25 de novembro de 2019
Criada na Bahia, a proposta pedagógica propõe valorizar a ancestralidade afro-indígena dos brasileiros
Bibliotecas vivas
“Cada ancião que morre é uma biblioteca que se queima” (Amadou Hampâté Bá, escritor, historiador e etnólogo Malinês)
Griot é um termo francês que descreve a figura de um historiador, poeta, contador de histórias, cantor ou músico na África Ocidental. Repositórios culturais da tradição oral, griots são homens e mulheres reconhecidos por suas comunidades, que exercem importantes funções sociais, como arquivos humanos que preservam a memória de seus variados contextos. Essas pessoas são bibliotecas vivas de suas nações, culturas, famílias, e transmitem seus conhecimentos de geração em geração pela oralidade.
No seu abrasileiramento, a grafia francesa griot torna-se griô, que se aplica no Brasil aos sábios e sábias ao redor do país que guardam e transmitem as tradições orais de suas culturas.
Pedagogia Griô
Na cidade de Lençóis, no coração da Bahia, a educadora Líllian Pacheco começou o Programa Ação Griô Nacional como coordenadora pedagógica da ONG Grãos de Luz.

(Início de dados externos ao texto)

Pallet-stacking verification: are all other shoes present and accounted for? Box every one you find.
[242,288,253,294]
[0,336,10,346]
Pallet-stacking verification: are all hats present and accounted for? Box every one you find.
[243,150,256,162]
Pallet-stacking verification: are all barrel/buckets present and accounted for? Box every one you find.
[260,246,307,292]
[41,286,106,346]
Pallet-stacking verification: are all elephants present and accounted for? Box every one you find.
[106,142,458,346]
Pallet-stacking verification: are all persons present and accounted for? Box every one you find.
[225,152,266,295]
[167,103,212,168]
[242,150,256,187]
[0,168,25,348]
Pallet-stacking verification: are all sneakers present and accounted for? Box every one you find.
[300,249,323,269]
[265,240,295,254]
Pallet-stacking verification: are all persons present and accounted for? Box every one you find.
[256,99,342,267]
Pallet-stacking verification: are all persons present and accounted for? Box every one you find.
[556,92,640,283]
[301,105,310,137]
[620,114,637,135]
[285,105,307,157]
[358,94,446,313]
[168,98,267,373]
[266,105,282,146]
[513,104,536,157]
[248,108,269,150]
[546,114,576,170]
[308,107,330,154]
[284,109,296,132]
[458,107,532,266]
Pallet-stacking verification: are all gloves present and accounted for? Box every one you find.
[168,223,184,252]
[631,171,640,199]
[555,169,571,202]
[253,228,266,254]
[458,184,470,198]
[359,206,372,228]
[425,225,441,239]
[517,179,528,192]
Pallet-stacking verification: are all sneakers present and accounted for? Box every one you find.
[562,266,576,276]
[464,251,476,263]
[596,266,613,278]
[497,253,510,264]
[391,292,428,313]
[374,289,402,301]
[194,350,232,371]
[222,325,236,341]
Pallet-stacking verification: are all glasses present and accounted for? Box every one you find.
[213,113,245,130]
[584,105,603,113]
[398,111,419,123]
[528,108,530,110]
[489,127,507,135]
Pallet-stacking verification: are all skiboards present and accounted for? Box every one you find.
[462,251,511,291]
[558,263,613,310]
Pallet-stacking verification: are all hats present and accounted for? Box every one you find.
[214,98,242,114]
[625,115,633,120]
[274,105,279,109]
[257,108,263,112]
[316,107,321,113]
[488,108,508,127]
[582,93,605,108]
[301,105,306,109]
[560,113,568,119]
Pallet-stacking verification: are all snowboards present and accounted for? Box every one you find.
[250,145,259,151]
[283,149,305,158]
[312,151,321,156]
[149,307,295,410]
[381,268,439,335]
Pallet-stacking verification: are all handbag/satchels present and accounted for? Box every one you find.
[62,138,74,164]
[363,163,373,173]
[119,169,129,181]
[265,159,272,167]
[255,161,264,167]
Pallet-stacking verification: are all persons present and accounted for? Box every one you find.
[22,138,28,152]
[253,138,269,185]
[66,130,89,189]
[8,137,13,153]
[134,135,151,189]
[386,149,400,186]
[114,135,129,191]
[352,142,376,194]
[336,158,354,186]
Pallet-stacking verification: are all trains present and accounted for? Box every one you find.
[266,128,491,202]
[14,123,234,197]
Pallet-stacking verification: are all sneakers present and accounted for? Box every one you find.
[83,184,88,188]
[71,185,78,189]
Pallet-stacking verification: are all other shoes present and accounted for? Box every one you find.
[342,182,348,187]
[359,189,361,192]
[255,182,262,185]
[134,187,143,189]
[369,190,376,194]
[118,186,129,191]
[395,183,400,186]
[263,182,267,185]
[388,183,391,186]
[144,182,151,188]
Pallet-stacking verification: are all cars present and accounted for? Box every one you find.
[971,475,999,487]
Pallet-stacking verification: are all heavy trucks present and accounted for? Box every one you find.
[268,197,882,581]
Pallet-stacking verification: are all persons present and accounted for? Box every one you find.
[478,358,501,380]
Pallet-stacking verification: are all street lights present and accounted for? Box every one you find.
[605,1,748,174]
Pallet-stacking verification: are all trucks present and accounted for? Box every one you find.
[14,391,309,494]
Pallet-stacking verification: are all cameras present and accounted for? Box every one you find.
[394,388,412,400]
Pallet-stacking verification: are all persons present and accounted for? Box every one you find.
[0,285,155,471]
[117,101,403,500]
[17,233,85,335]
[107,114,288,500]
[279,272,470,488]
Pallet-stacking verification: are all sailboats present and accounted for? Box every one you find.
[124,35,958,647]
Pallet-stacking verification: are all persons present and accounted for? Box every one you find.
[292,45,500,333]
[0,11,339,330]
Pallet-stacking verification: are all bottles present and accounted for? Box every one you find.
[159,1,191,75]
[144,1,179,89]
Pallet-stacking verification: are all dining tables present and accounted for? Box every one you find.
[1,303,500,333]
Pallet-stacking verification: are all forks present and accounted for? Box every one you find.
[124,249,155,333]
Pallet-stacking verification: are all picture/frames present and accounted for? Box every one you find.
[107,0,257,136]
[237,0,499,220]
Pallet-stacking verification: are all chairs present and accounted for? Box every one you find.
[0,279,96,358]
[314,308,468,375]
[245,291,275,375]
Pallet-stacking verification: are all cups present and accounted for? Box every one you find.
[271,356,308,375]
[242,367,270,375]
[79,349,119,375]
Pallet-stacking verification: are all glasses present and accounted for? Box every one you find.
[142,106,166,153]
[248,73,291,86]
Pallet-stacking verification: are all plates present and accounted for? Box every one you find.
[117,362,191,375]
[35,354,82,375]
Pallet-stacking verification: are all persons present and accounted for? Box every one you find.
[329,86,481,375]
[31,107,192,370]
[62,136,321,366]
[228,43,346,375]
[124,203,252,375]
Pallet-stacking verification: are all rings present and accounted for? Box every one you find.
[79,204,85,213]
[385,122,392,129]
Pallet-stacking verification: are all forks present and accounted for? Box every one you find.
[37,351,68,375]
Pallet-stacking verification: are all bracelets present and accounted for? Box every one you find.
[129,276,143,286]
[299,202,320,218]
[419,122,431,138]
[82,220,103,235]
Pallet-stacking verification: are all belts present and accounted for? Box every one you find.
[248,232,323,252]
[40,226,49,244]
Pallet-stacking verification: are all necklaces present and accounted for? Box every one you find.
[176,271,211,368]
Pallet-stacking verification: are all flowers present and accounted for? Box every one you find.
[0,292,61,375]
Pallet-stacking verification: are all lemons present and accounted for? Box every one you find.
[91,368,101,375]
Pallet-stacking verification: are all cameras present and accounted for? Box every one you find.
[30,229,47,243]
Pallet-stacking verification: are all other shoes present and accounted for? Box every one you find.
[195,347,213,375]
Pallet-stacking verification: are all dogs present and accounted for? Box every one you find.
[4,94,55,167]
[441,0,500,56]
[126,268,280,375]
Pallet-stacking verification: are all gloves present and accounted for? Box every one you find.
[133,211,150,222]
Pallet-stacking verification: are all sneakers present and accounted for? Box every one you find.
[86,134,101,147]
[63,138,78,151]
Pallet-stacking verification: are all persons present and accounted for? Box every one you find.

A Ação, que visava valorizar e disseminar a tradição oral no Brasil, articulou diálogos pedagógicos entre a educação formal e a tradição oral, colocando mais de 750 griôs em contato com 100 mil estudantes de escolas públicas. A partir dessa experiência , Pacheco e Marcio Caires desenvolveram a Pedagogia Griô, uma proposta pedagógica baseada na transmissão oral de conhecimento.
Essa pedagogia coloca no centro do processo a identidade e ancestralidade dos alunos e é inspirada nas tradições orais, principalmente as de origem afro-indígena. Com uma base teórica que também inclui Paulo Freire, Carlos Petrovitch e Ruth Cavalcante, se propõe a criar pontes entre a tradição escrita e a tradição oral, estabelecendo diálogos entre as duas modalidades.
“Há diversos mestres nas comunidades que usam a transmissão oral para manter a tradição. A tradição oral tem conhecimentos maravilhosos para a humanidade e guarda isso de forma que só pode ser passada de geração em geração. Por que não agregá-la, então, à tradição escrita utilizada na educação formal das escolas?”, explicou Pacheco em entrevista ao Portal Aprendiz. “Acredito que, como afrodescendentes, devemos valorizar mais a tradição oral, porque faz parte da nossa história como brasileiros. Muitas coisas que nossos antepassados viveram só poderão ser transmitidas pela tradição oral. Por isso, a figura do griô é tão importante”, conclui.
Com programas de formação em diversas cidades brasileiras, a Pedagogia Griô é baseada em princípios como:
- Reconhecer os saberes da tradição oral como estruturante para o fortalecimento da identidade e da ancestralidade dos brasileiros
- Valorizar a diversidade dos brasileiros em suas referências teóricas e metodológicas
- Empoderar a sociedade civil organizada para mediar diálogos entre as práticas pedagógicas da educação formal e da tradição oral de comunidades
- Fortalecer e incluir comunidades por meio da criação de redes e espaços afetivos e culturais compartilhados para a transmissão de conhecimento oral
- Reconhecer os saberes e as práticas de griôs, mestres e mestras da tradição oral na educação
A tradição oral no cotidiano
As crianças podem entrar em contato com modos de transmissão oral mesmo em contextos que pareçam afastados dessa tradição. Por exemplo, conversando com pessoas idosas sobre suas memórias e conhecimentos, ouvindo uma poesia sendo declamada ou uma história sendo contada. E, quando a contação de história evoca a ancestralidade, isso se aproxima do fazer do griô.